SHORT PROBLEM: Report how many lines in the entries below contain the string "pixel". Give only the number.

Data items:
....

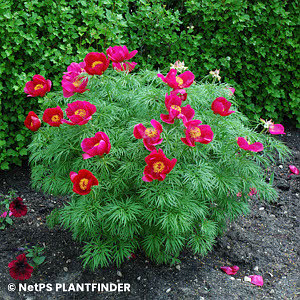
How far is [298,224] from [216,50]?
198 centimetres

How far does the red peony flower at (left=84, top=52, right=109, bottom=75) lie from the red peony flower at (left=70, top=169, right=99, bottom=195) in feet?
2.03

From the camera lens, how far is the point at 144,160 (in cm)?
218

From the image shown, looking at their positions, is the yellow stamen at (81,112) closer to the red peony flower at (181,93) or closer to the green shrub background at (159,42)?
the red peony flower at (181,93)

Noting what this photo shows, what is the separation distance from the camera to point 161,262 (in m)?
2.53

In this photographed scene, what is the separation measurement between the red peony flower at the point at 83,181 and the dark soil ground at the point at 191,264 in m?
0.87

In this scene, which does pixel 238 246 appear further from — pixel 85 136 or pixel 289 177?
pixel 85 136

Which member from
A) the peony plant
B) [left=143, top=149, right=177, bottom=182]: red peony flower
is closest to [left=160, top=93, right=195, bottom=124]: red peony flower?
the peony plant

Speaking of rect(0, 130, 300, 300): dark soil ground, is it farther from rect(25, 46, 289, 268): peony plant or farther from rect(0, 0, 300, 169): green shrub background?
rect(0, 0, 300, 169): green shrub background

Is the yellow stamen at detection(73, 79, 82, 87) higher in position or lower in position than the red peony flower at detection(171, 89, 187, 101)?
lower

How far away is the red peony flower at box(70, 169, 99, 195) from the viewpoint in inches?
75.4

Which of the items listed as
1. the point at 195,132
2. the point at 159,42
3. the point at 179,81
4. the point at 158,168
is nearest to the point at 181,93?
the point at 179,81

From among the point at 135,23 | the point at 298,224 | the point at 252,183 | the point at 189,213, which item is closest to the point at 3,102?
the point at 135,23

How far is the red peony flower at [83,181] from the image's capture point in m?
1.92

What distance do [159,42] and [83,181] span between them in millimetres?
2226
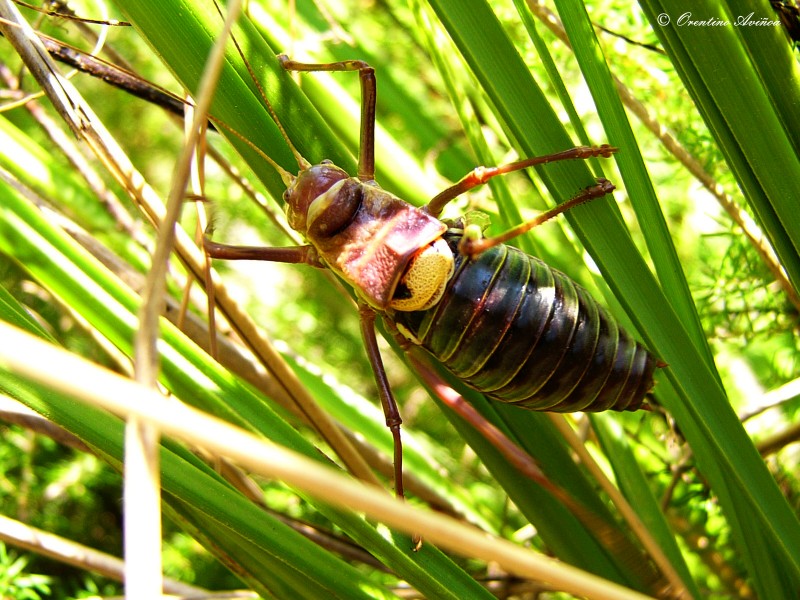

....

RESPONSE: 2